UNITED STATES
SECURITIES AND EXCHANGE COMMISSION
WASHINGTON, D.C. 20549

FORM 8-K

CURRENT REPORT

PURSUANT TO SECTION 13 OR 15(d) OF THE
SECURITIES EXCHANGE ACT OF 1934

Date of Report (Date of earliest event reported): December 29, 2023

RPT REALTY
 (Exact Name of registrant as specified in its charter)

Maryland
 
1-10093
 
13-6908486
(State or other jurisdiction of incorporation)
 
(Commission File Number)
 
(IRS Employer Identification No.)


19 W 44th Street
Suite 1002
New York, New York  10036
(Address of principal executive offices) (Zip Code)

Registrant’s telephone number, including area code: (212) 221-1261

Not Applicable
(Former Name or Former Address, if Changed Since Last Report)

Check the appropriate box below if the Form 8-K filing is intended to simultaneously satisfy the filing obligation of the registrant under any of the following provisions:


Written communications pursuant to Rule 425 under the Securities Act (17 CFR 230.425)


Soliciting material pursuant to Rule 14a-12 under the Exchange Act (17 CFR 240.14a-12)


Pre-commencement communications pursuant to Rule 14d-2(b) under the Exchange Act (17 CFR 240.14d-2(b))


Pre-commencement communications pursuant to Rule 13e-4(c) under the Exchange Act (17 CFR 240.13e-4(c))

Securities registered pursuant to Section 12(b) of the Act:

Title of each class
 
Trading Symbol(s)
 
Name of each exchange on which registered
Common Shares of Beneficial Interest ($0.01 Par Value Per Share)

 
RPT
 
New York Stock Exchange
7.25% Series D Cumulative Convertible Perpetual Preferred Shares of Beneficial Interest ($0.01 Par Value Per Share)
 
RPT.PRD
 
New York Stock Exchange

Indicate by check mark whether the registrant is an emerging growth company as defined in Rule 405 of the Securities Act of 1933 (§230.405 of this chapter) or Rule 12b-2 of the Securities Exchange Act of 1934 (§240.12b-2 of this chapter).

Emerging growth company

If an emerging growth company, indicate by check mark if the registrant has elected not to use the extended transition period for complying with any new or revised financial accounting standards provided pursuant to Section 13(a) of the Exchange Act. ☐




Introductory Note.

This Current Report on Form 8-K is being filed in connection with the consummation on January 2, 2024 (the “Closing Date”) of the transactions contemplated by that certain Agreement and Plan of Merger, dated as of August 28, 2023 (as amended or supplemented from time to time, the “Merger Agreement”), by and among Kimco Realty Corporation, a Maryland corporation (“Kimco”), Kimco Realty OP, LLC, a Delaware limited liability company and wholly owned subsidiary of Kimco (“Kimco OP”), Tarpon Acquisition Sub, LLC, a Delaware limited liability company and direct wholly owned subsidiary of Kimco (“Merger Sub”), Tarpon OP Acquisition Sub, LLC, a Delaware limited liability company and direct wholly owned subsidiary of Kimco OP (“OP Merger Sub” and, together with Kimco, Kimco OP and Merger Sub, the “Kimco Parties”), RPT Realty, a Maryland real estate investment trust (“RPT”), and RPT Realty, L.P., a Delaware limited partnership (“RPT OP” and, together with RPT, the “RPT Parties”).

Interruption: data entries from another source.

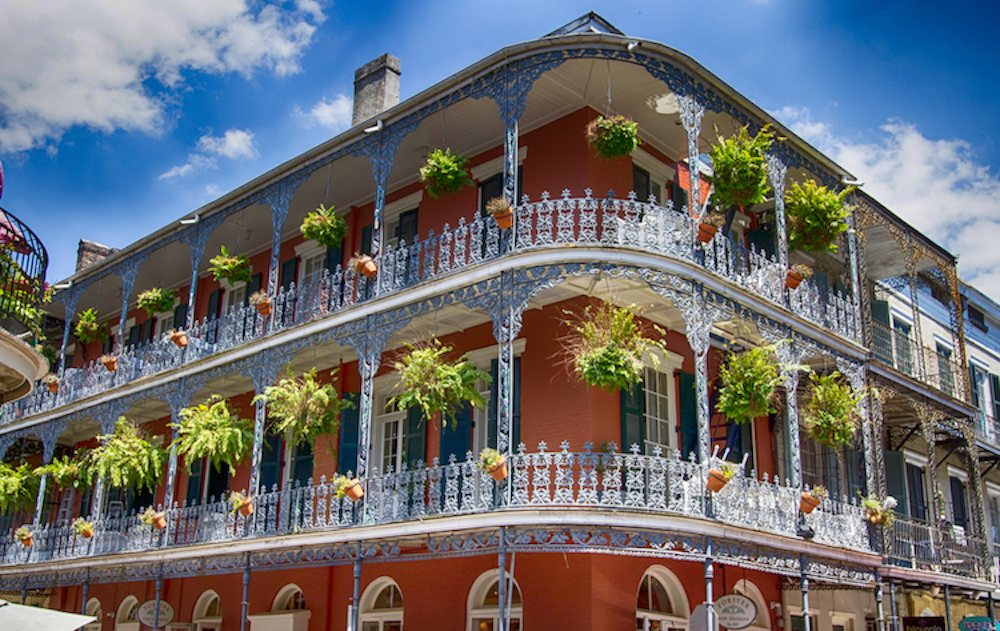 classic new orleans architecture home to classic cuisine like maque choux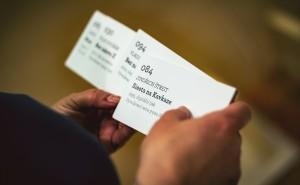 Benefiční aukce Cesty domů 2018 | foto: Daniela Dahlien Neumanová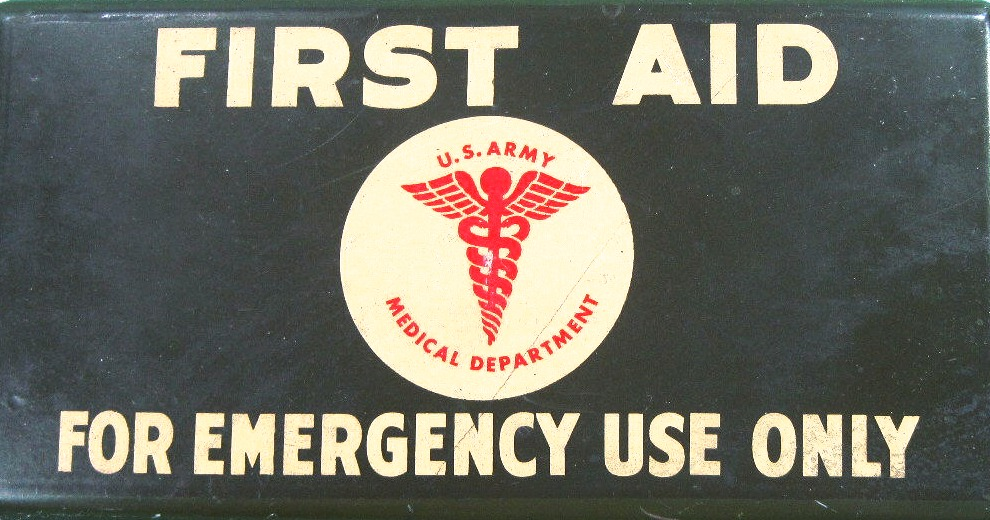 the importance of timely medical aid The importance of evidence-based disaster planning provide first aid or stabilizing medical care difficult to identify and locate subsequently2 over time.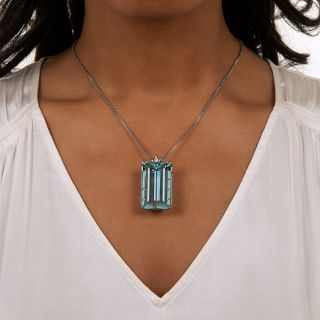 65.00 Carat Aquamarine and Diamond Pendant/Brooch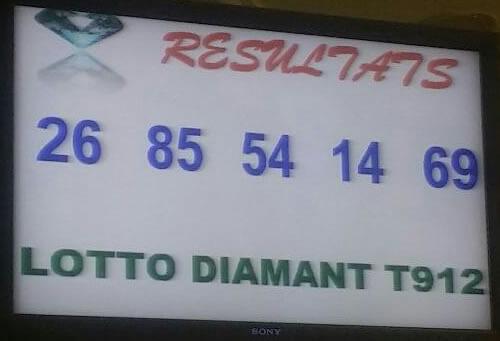 Loto fdj resultat diamant tirage 912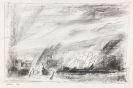 Lyonel Feininger - Baltic memory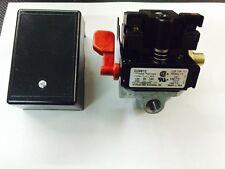 Porter Cable 5140117-89 Craftsman Air Compressor Pressure Switch 120 /150 PSI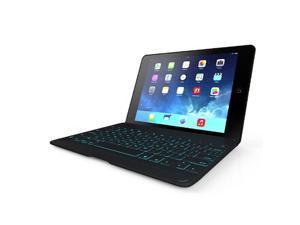ZAGG Folio Case with Backlit Bluetooth Keyboard for iPad Air-Black ZKFHFBKLIT105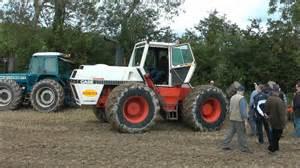 tracteur Case 4890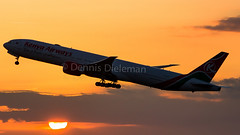 """Kenya airways departing in the last light of the day • <a style=""""font-size:0.8em;"""" href=""""http://www.flickr.com/photos/125767964@N08/19442969830/"""" target=""""_blank"""">View on Flickr</a>"""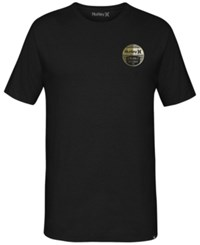 Hurley Men's Graphic Print T Shirt Black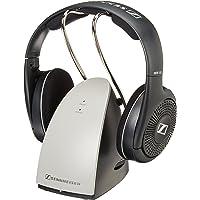 Sennheiser RS120 On-Ear Wireless Headphones
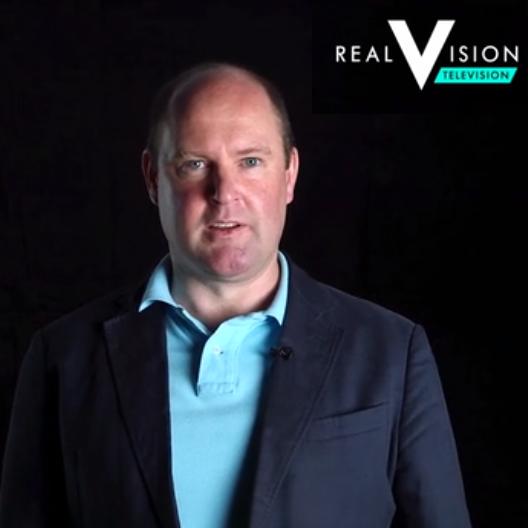 BullionStar Presentation on Real Vision TV – Bullion Banking, ETFs & Physical Gold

Pursuant to the Merger Agreement, on January 2, 2024, (i) immediately prior to the Company Merger, OP Merger Sub merged with and into RPT OP, with RPT OP continuing as the surviving entity and as a subsidiary of Kimco OP (the “Partnership Merger”), (ii) RPT merged with and into Merger Sub, with Merger Sub continuing as the surviving entity (the “Company Merger” and, together with the Partnership Merger, the “Mergers”) and (iii) immediately following the Company Merger, Kimco contributed to Kimco OP all of the membership interests of Merger Sub.

Pursuant to the terms of the Merger Agreement, on January 2, 2024, at the effective time of the Company Merger (the “Company Merger Effective Time”), (i) each common share of beneficial interest, par value $0.01 per share, of RPT (“RPT Common Shares”) (other than certain shares as set forth in the Merger Agreement) issued and outstanding immediately prior to the Company Merger Effective Time was cancelled and automatically converted into the right to receive 0.6049 shares of common stock, par value $0.01 per share, of Kimco (“Kimco Common Stock”), without interest, together with cash in lieu of fractional shares of Kimco Common Stock and (ii) each share of 7.25% Series D Cumulative Convertible Perpetual Preferred Shares of Beneficial Interest, par value $0.01 per share, of RPT (“RPT Series D Preferred Shares”) (other than certain shares as set forth in the Merger Agreement) issued and outstanding immediately prior to the Company Merger Effective Time was cancelled and automatically converted into the right to receive one depositary share representing one-thousandth of a share of 7.25% Class N Cumulative Convertible Perpetual Preferred Stock, par value $1.00 per share, of Kimco (“Kimco Class N Preferred Stock”), in each case, without interest, and subject to any withholding required under applicable law, upon the terms and subject to the conditions set forth in the Merger Agreement.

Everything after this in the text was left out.